With a leaden heart Sunderson sat at his desk to write his daily page, perceiving the irony of trying to write about violence when the last few months with the Ameses had dragged him into so much. Diane had put stars near the last few paragraphs of Lemuel’s chapter where he’d written well describing the osprey nest near his house up on the cross arms of a phone pole. It was a slow process getting the mother and chicks to accept him by trapping and taking up the pole a pocketful of mice which they loved to eat and a dead garter snake they ripped into pieces. After a while they apparently recognized him and were pleased he was bringing lunch. Sunderson could imagine Lemuel dangling up there with his first love, birds. In another chapter Lemuel had claimed that two of his brothers cornholed him and once he had to go to the doctor for rectal repairs. Shocking to Sunderson John had been there and not saved him. He had had trouble believing this at the time but as he learned more about the family it seemed possible or even probable. The accrued insults that led Lemuel to murder.

Smolens called and interrupted his writing, actually his cheating, as he was copying passages from
Nightwood
and
Ada
that should help him write well. Smolens was joyous because the prosecutor had agreed to proceed with the prosecution of Lemuel after reading Kate’s statement. He also knew that Monica and Lemuel had gone to the courthouse yesterday afternoon to try to get a marriage license. They were turned down, but Monica still wanted to spend her life with Lemuel and was refusing to testify. Sunderson said that they should have enough evidence with Sara and Kate testifying. Smolens was pleased that for the time being the prosecutor wouldn’t come down on the women. Smolens was still carrying a torch for Sara. Sunderson told Smolens that Lemuel had an ex-girlfriend in the prosecutor’s office and therefore would be aware of their strategy. Smolens was appalled but said he thought he knew which woman was the spy and it couldn’t have done any real damage.

Sunderson was chewing his fingernails which he hadn’t done since grade school. He couldn’t stop worrying about Kate. At least Sara was safe in the hospital. He removed a book and took a peek at his neighbor at her afternoon yoga. It wasn’t all that stimulating but then no woman could compare to Diane. He didn’t particularly want to drive all the way to the cabin but his mind was full of frightful intuitions and he’d feel better knowing where Lemuel was and that Monica was all right.

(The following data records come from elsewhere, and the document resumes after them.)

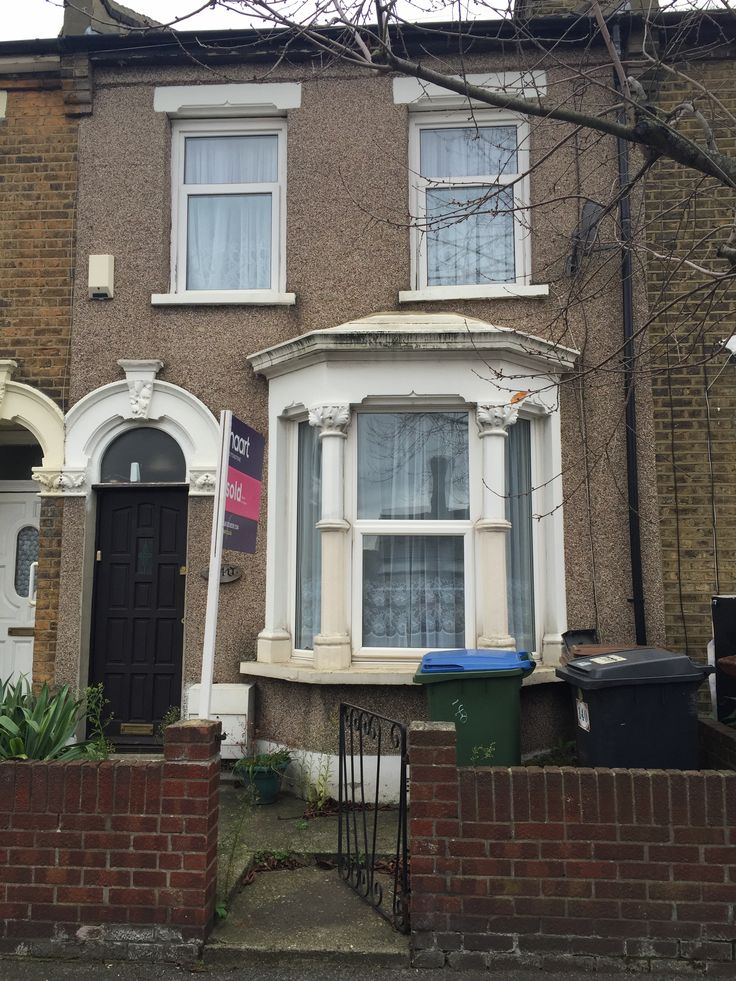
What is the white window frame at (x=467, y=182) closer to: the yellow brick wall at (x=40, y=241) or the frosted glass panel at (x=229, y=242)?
the frosted glass panel at (x=229, y=242)

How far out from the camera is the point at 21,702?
13.2ft

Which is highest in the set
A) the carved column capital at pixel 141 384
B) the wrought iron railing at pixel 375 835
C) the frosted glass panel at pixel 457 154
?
the frosted glass panel at pixel 457 154

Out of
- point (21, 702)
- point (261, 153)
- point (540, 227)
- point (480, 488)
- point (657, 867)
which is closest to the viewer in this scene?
point (657, 867)

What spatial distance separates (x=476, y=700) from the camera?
456 cm

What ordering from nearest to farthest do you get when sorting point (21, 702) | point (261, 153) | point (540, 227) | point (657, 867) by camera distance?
point (657, 867) < point (21, 702) < point (540, 227) < point (261, 153)

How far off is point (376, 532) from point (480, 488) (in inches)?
32.4

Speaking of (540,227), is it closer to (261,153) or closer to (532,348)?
(532,348)

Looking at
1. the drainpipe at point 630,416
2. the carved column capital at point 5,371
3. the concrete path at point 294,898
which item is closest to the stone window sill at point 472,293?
the drainpipe at point 630,416

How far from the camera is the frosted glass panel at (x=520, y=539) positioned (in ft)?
19.0

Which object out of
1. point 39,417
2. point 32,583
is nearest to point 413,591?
point 39,417

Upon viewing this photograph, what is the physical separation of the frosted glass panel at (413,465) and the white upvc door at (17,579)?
321cm

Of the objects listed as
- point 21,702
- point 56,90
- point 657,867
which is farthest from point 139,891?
point 56,90

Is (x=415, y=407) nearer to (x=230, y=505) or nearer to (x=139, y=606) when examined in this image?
(x=230, y=505)

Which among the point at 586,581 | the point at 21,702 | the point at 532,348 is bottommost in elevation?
the point at 21,702
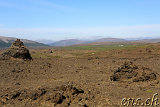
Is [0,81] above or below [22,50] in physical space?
below

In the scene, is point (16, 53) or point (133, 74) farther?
point (16, 53)

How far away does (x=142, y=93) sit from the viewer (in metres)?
12.1

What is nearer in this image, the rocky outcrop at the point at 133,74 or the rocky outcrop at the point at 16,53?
the rocky outcrop at the point at 133,74

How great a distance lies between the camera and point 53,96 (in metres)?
9.73

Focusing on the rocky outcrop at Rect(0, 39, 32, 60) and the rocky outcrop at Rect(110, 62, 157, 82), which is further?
the rocky outcrop at Rect(0, 39, 32, 60)

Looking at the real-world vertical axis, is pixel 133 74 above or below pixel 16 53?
below

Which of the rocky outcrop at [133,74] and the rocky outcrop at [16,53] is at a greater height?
the rocky outcrop at [16,53]

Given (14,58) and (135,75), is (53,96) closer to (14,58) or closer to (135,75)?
(135,75)

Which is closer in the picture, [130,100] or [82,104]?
[82,104]

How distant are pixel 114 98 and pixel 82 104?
2356 mm

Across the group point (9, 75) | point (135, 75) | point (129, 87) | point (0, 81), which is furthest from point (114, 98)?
point (9, 75)

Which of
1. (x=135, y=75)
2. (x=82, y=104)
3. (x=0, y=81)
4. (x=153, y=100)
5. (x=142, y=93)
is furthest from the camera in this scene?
(x=0, y=81)

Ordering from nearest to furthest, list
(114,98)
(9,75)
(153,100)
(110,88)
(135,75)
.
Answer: (153,100)
(114,98)
(110,88)
(135,75)
(9,75)

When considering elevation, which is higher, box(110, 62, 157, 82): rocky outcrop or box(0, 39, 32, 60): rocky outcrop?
box(0, 39, 32, 60): rocky outcrop
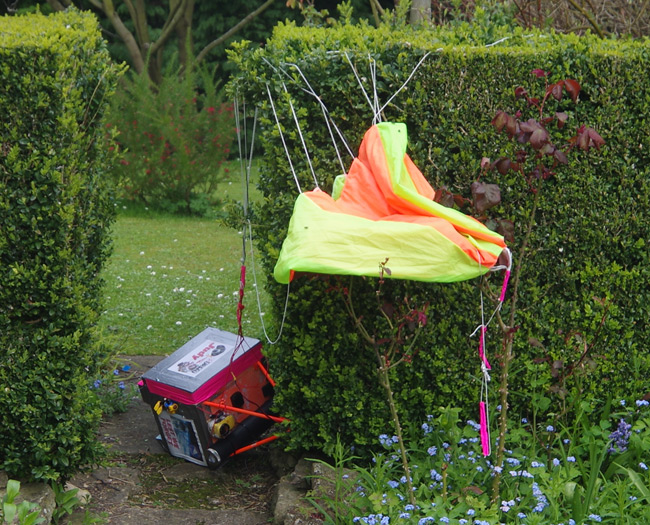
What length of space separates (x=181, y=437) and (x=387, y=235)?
72.1 inches

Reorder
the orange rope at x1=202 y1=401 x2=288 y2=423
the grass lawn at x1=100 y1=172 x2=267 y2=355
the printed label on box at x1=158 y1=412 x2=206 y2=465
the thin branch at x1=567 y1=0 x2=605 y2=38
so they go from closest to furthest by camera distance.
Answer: the orange rope at x1=202 y1=401 x2=288 y2=423, the printed label on box at x1=158 y1=412 x2=206 y2=465, the thin branch at x1=567 y1=0 x2=605 y2=38, the grass lawn at x1=100 y1=172 x2=267 y2=355

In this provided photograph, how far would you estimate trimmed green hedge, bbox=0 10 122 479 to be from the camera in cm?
303

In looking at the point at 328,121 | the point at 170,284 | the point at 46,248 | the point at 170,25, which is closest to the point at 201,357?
the point at 46,248

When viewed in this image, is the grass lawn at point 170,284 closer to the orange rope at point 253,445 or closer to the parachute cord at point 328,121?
the orange rope at point 253,445

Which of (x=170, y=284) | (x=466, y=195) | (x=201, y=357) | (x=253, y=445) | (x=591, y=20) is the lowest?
(x=170, y=284)

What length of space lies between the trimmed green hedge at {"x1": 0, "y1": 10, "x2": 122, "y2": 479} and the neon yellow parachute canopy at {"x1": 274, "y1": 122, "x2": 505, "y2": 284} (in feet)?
3.38

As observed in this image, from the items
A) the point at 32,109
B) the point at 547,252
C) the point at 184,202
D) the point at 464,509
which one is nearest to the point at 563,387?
the point at 547,252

Berenice called the next morning to say that the doctors didn’t think Mother would last another night. She was just a few days from her eighty-seventh birthday, although when you’re on your deathbed what do birthdays matter. With typical efficiency Berenice had already contacted the funeral home in Munising to request next Tuesday. This seemed ghoulish to Sunderson but Berenice said that Mother had requested her ashes be dumped in Lake Superior and agreed with Berenice about cremation and saving the money it would have cost to ship her whole body back to Munising. Berenice said that pneumonia is thought to be an old person’s friend as the death is comparatively easy. Sunderson noted that Tuesday was the day before he was to leave for Seville and Barcelona thence to Paris to meet Diane. He lacked enthusiasm for this trip and worried that the bars of Spain would be difficult, typical of an American drinker worried about his future drinking.